Aimless Reading: The D's, Part 39 (Theodore Dreiser)


Sister Carrie
Originally uploaded by Michael_Kelleher
Dreiser, Theodore
Sister Carrie


I think I bought this for a course in college called, "American Literary Realism." It was one of the first courses I took as an English major. I don't think I even knew what "realism" was when I took it.
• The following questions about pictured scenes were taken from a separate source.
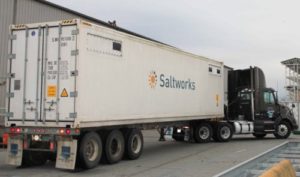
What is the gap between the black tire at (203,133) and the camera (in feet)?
66.9

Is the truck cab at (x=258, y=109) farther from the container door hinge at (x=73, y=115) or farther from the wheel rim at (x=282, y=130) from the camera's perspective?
the container door hinge at (x=73, y=115)

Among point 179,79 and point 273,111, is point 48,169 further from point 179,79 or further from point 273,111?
Result: point 273,111

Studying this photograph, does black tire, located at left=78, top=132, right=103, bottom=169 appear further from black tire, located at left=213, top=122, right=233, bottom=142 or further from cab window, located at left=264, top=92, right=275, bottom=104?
cab window, located at left=264, top=92, right=275, bottom=104

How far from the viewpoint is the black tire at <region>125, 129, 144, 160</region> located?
13789mm

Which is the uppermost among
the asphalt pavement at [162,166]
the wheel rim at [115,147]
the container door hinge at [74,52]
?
the container door hinge at [74,52]

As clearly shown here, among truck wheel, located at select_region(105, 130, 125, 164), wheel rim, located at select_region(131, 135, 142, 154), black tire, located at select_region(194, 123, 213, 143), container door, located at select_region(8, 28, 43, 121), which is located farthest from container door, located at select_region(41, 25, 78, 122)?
black tire, located at select_region(194, 123, 213, 143)

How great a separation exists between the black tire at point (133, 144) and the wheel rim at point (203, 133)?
21.9 ft

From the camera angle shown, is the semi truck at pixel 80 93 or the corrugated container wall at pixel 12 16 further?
the corrugated container wall at pixel 12 16

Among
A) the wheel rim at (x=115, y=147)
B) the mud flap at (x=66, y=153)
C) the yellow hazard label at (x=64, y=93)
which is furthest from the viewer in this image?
the wheel rim at (x=115, y=147)

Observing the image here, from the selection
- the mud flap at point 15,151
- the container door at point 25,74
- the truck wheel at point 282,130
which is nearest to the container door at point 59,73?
the container door at point 25,74

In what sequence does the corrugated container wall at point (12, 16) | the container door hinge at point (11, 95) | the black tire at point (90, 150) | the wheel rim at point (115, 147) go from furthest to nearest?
the corrugated container wall at point (12, 16), the wheel rim at point (115, 147), the container door hinge at point (11, 95), the black tire at point (90, 150)

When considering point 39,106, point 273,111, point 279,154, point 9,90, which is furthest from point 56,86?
point 273,111

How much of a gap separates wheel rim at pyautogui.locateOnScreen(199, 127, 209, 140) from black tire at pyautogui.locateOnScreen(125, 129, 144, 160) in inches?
263

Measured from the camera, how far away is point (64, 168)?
11.3 metres
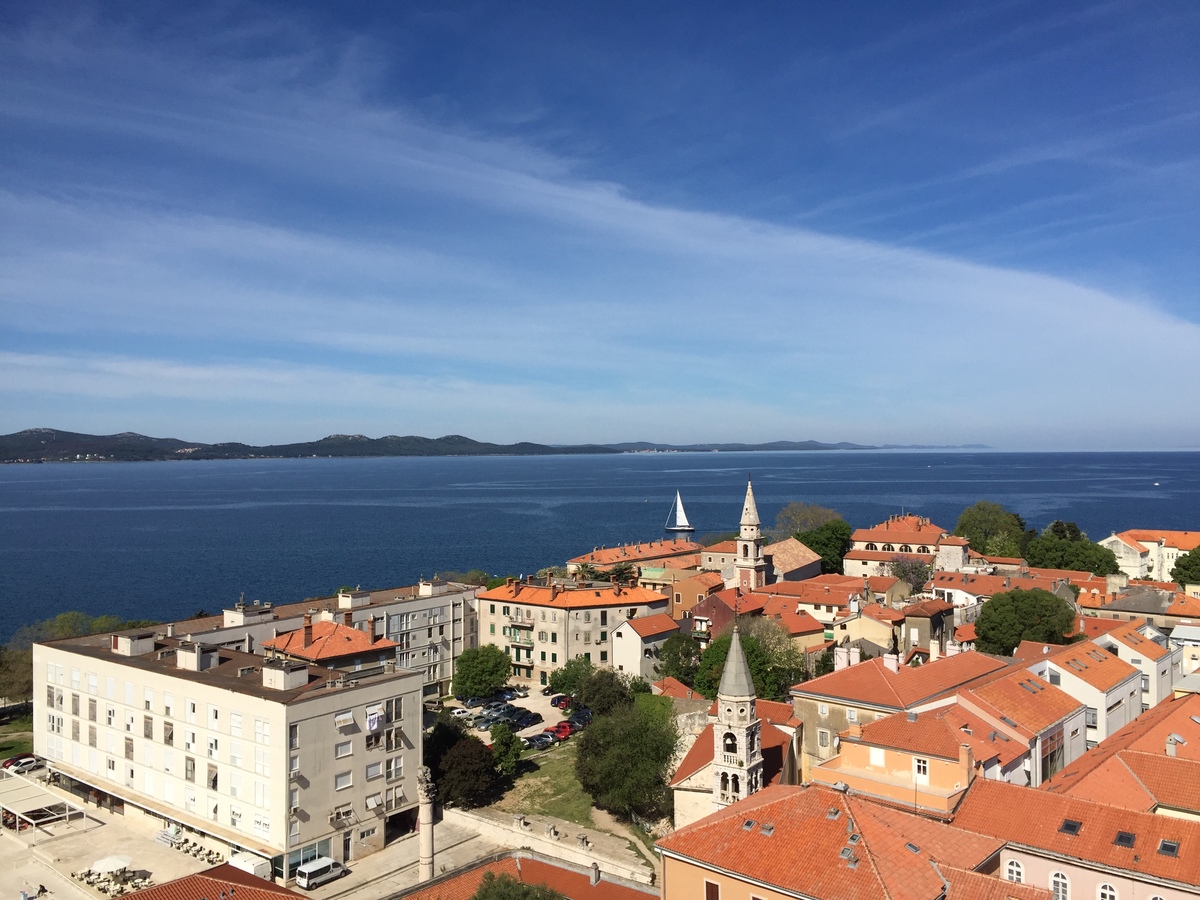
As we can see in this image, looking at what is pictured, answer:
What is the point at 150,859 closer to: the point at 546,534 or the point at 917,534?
the point at 917,534

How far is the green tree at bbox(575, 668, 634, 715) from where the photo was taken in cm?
4528

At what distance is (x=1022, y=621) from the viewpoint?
5028 cm

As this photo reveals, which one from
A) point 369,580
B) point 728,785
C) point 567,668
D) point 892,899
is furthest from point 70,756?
point 369,580

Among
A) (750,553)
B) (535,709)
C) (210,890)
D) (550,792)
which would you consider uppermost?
(750,553)

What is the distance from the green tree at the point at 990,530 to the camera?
297 feet

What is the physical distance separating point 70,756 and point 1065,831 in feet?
136

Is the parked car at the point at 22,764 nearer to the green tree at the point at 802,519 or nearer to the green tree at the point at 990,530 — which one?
the green tree at the point at 990,530

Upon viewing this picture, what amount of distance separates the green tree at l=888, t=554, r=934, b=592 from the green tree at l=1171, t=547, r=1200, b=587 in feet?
61.5

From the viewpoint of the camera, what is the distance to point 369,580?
346 feet

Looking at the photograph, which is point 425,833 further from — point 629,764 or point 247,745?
point 629,764

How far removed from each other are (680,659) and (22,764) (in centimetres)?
3448

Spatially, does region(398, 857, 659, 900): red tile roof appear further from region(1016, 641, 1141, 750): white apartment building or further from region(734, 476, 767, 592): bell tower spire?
region(734, 476, 767, 592): bell tower spire

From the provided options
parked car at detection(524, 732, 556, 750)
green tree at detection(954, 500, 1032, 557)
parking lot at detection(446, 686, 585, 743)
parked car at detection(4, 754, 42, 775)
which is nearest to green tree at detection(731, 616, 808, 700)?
parked car at detection(524, 732, 556, 750)

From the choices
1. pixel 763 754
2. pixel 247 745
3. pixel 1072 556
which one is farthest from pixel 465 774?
pixel 1072 556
I remember it being defined as a reaction against the "romanticism" of writers like Poe, towards whom the professor, as were almost all of my professors until I met Susan Howe, was contemptuous. I didn't know what romanticism was either, but her contempt made me want to read Edgar Allan Poe right away.

While I liked the professor -- she was one of those classic first wave feminist scholars who spent most of her career unearthing female authors of the nineteenth century and bringing them to publication -- I found ninety percent of the reading, including Theodore Dreiser, how shall we say, not to my liking, or better yet, a total bore. I think the only novel I enjoyed reading in the class was Huckleberry Finn. I guess American Literary Realism just wasn't my thing.

Now that I think about it, "American Literary Realism" was the course in which I met, B., a woman with whom I immediately formed a friendship, which blossomed into an unconsummated passion/obsession lasting many, many years, and which eventually became a brief, explosive and psychologically devastating (for me, anyhow) relationship. I spent most of that semester thinking romantically about her instead of thinking analytically about American Literary Realism.

Ah, youth. Or as Dreiser put it...

The gleam of a thousand lights is often as effective as the persuasive light in a wooing and fascinating eye. Half the undoing of the unsophisticated and natural mind is accomplished by forces wholly superhuman. A blare of sound, a roar of life, vast array of human hives, appeal to the astonished senses in equivocal terms. Without a counsellor at hand to whisper cautious interpretations, what falsehoods may not these things breathe into the unguarded ear! Unrecognised for what they are, their beauty, like music, too often relaxes, then weakens, then perverts the simpler human perceptions.